◆ **Given text**
╔══

Telling Compelling Stories with Data
Data visualization is not just about the data. It starts with visual storytelling and grammar. Yes, there is a basic grammar of graphics – selecting the right chart form and choosing the right color to display the data clearly. In writing, we start with a compelling story – a clear message – and then we apply proper grammar and create beautiful prose. The invention of the word processor didn’t turn everyone into a writer.
"It takes both data strategy and design to turn volumes of information into clear, concise and intelligent graphics"
The question I often get is: What software should I use? Of course, all data visualizations are implemented with some sort of software. Let me be clear – that’s the final step and not the first. If we start with applying all the tricks that a charting software package offers, we can easily lose sight of the message. When I studied data visualization at Yale under Edward Tufte, a pioneer in data visualization, more than two decades ago, we started with pencil sketches. We focused on concepts. That’s still the right approach.
With writing we learn the alphabet long before we are asked to write an essay. However, with charting, we are given this magic program on our computer and we are expected to make graphics that are intelligent with no training. That’s where trouble begins.
It takes both data strategy and design to turn volumes of information into clear, concise and intelligent graphics. So what is data strategy? Data strategy is about identifying a message. It’s about telling a good story. For example, a heat map of mortgage delinquencies can tell us who borrowed money, where do they live and can they pay it back. This story helps homeowners make informed decisions about the housing market.

╚══

Stored data entries

╔══

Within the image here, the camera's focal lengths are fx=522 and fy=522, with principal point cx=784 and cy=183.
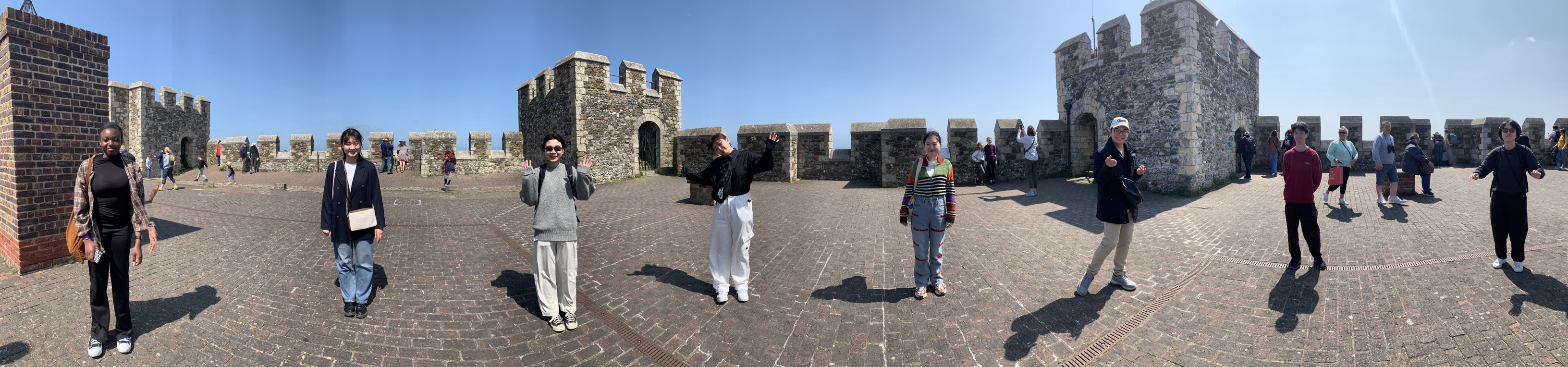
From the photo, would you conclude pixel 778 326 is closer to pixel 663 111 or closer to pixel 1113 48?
pixel 1113 48

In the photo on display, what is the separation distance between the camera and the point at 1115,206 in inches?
173

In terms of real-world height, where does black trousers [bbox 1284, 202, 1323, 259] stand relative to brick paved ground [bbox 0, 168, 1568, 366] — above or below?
above

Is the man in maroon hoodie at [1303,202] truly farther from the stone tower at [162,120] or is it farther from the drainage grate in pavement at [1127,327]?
the stone tower at [162,120]

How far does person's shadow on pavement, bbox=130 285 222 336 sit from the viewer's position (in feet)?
12.2

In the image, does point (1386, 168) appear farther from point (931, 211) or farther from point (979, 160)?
point (931, 211)

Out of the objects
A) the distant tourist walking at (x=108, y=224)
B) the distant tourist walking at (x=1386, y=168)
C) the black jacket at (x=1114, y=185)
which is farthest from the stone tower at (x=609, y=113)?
the distant tourist walking at (x=1386, y=168)

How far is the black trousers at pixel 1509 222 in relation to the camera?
4.78 metres

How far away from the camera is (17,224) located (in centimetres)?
523

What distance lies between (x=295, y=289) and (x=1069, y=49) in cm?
1680

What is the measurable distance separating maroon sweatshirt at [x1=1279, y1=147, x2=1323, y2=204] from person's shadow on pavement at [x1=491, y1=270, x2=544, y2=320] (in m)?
7.02

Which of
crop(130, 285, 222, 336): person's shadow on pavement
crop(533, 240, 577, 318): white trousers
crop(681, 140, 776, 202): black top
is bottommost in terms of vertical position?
crop(130, 285, 222, 336): person's shadow on pavement

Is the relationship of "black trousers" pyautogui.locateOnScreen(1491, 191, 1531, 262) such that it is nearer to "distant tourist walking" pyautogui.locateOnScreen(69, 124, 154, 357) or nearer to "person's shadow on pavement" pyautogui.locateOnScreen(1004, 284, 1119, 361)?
"person's shadow on pavement" pyautogui.locateOnScreen(1004, 284, 1119, 361)

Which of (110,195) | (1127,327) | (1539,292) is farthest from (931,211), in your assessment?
(110,195)

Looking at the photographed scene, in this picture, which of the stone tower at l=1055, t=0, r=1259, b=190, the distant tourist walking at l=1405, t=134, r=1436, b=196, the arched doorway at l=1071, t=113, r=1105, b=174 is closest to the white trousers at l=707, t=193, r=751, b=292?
the stone tower at l=1055, t=0, r=1259, b=190
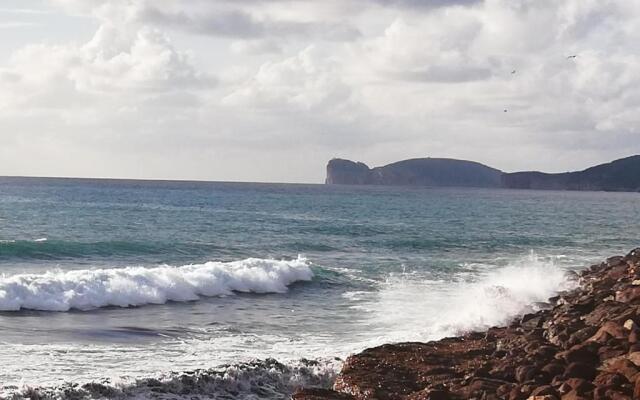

╚══

◆ **Task instructions**
Revise the portion of the data storytelling text that begins at the words "With writing we" and stops after "the housing market.", putting "dot map" in place of "heat map".

◆ **Result of the task**
With writing we learn the alphabet long before we are asked to write an essay. However, with charting, we are given this magic program on our computer and we are expected to make graphics that are intelligent with no training. That’s where trouble begins.
It takes both data strategy and design to turn volumes of information into clear, concise and intelligent graphics. So what is data strategy? Data strategy is about identifying a message. It’s about telling a good story. For example, a dot map of mortgage delinquencies can tell us who borrowed money, where do they live and can they pay it back. This story helps homeowners make informed decisions about the housing market.